Your objective -
For each line of the data below that holds "species", copy the line.

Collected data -

#####

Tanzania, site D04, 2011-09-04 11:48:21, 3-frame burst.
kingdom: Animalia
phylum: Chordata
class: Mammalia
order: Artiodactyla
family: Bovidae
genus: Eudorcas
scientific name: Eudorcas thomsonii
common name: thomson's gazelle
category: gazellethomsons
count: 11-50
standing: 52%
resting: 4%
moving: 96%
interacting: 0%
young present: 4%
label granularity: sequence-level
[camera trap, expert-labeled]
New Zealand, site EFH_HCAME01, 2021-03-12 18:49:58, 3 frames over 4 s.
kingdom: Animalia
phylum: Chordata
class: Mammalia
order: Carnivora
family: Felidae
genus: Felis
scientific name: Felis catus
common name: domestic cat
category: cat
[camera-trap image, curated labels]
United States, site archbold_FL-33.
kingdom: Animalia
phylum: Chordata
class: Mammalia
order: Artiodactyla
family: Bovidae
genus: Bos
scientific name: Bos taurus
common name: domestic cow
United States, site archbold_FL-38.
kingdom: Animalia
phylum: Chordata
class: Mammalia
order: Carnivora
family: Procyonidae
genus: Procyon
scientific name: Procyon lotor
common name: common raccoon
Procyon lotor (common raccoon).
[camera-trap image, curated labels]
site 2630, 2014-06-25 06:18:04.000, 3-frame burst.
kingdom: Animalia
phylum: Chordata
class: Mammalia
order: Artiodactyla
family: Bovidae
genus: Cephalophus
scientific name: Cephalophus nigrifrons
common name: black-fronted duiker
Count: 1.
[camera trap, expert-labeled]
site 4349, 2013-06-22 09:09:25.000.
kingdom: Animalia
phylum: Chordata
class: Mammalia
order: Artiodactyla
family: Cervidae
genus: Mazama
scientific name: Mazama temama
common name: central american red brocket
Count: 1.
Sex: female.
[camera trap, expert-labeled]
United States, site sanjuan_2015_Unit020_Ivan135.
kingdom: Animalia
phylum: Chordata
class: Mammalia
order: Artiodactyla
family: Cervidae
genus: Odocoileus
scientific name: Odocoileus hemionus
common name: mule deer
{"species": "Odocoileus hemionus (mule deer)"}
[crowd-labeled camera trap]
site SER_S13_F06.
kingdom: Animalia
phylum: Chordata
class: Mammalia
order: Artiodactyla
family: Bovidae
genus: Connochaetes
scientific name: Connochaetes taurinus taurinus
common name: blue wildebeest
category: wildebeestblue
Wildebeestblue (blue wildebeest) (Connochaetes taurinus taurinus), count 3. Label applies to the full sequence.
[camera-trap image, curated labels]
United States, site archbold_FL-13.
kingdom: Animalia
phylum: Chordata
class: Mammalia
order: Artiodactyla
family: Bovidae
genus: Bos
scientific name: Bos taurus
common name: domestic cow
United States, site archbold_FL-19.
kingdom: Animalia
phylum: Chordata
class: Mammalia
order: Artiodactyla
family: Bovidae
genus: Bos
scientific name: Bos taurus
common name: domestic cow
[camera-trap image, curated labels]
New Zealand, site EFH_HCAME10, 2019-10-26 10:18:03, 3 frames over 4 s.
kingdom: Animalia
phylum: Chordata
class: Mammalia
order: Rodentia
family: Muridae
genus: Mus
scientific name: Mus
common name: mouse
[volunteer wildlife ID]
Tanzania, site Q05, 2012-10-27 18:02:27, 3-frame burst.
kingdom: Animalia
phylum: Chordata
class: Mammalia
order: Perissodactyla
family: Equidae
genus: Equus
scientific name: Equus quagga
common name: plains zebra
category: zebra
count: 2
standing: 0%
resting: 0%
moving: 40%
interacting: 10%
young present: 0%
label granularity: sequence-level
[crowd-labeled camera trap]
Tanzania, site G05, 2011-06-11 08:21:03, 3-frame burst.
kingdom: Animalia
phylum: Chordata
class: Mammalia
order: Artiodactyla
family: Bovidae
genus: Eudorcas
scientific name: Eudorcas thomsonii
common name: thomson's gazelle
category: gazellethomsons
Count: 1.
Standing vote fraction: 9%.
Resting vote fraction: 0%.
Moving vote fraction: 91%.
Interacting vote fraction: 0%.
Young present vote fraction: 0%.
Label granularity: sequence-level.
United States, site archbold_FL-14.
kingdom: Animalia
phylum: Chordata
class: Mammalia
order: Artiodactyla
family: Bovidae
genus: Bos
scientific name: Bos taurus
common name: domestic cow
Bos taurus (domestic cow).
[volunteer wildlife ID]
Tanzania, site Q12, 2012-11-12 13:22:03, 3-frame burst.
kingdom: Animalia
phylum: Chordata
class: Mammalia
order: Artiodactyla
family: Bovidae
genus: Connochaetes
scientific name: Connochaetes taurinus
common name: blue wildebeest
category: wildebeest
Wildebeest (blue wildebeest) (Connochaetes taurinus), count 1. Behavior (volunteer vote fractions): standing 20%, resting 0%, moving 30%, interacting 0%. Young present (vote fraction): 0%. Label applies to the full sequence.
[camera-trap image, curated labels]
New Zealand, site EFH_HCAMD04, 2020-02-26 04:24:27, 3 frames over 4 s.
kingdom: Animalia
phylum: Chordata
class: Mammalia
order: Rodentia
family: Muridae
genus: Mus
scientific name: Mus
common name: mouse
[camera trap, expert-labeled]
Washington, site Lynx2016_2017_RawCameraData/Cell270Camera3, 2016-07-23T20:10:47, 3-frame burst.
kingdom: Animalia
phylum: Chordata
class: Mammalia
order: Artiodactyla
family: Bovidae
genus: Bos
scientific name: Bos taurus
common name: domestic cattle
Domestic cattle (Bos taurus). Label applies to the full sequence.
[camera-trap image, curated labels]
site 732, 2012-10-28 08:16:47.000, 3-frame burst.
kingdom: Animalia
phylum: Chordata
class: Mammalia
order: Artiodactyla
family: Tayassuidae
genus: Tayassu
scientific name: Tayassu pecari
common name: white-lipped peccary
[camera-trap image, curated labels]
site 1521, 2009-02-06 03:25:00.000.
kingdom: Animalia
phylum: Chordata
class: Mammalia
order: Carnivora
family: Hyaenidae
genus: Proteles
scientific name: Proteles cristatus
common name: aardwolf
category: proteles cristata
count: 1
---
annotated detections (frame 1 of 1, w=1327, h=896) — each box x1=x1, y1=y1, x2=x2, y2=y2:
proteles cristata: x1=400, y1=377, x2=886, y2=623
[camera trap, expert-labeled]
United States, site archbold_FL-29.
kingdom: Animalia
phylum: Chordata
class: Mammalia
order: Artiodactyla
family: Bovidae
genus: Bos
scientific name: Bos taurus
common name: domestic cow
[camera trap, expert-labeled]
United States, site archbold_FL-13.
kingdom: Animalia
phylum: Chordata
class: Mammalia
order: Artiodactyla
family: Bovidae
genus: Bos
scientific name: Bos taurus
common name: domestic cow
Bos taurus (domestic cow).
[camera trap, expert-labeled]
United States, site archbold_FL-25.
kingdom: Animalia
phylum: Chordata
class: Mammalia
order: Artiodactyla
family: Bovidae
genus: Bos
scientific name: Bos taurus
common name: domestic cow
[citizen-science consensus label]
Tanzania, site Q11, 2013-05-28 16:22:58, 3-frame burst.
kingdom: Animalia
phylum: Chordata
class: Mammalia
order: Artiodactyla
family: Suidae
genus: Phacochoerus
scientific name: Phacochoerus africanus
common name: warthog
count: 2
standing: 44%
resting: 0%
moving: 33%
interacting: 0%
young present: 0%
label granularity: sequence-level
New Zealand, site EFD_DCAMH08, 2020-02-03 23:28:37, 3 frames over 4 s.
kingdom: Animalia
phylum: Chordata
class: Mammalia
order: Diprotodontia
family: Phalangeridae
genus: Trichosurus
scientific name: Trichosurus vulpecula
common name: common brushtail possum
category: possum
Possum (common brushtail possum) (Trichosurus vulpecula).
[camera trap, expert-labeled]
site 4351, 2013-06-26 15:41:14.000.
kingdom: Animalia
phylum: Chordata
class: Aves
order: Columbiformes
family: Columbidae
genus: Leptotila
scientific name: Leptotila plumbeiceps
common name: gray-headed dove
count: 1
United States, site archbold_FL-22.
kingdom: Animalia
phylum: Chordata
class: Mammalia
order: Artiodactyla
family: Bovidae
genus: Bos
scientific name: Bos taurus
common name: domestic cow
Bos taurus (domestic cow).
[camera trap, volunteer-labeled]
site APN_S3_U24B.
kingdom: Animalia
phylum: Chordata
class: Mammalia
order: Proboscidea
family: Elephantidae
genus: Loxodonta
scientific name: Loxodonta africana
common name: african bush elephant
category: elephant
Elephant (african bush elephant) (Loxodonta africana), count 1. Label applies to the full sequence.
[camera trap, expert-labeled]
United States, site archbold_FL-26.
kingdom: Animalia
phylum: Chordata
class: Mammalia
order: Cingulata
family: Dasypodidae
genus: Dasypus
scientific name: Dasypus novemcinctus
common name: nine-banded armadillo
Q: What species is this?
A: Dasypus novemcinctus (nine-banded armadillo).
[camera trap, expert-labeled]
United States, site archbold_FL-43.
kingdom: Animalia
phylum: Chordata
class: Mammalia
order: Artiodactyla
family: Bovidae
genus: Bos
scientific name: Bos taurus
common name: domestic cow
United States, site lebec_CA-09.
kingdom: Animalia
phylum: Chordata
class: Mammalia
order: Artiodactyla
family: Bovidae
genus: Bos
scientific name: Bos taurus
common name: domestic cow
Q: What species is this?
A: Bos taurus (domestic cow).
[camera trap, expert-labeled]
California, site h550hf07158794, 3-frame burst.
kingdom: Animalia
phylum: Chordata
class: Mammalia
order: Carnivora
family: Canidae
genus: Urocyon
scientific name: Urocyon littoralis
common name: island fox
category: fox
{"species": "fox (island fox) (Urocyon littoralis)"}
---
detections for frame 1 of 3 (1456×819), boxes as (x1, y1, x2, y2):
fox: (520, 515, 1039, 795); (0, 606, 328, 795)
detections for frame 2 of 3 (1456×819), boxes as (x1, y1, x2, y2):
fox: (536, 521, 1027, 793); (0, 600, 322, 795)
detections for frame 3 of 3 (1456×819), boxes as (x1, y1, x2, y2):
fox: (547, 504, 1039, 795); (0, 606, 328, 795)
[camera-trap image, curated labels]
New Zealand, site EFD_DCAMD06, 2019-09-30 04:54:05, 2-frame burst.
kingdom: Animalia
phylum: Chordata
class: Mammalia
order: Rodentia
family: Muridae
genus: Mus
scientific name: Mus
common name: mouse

#####

Solution to the problem -
{"species": "Odocoileus hemionus (mule deer)"}
Q: What species is this?
Q: What species is this?
{"species": "fox (island fox) (Urocyon littoralis)"}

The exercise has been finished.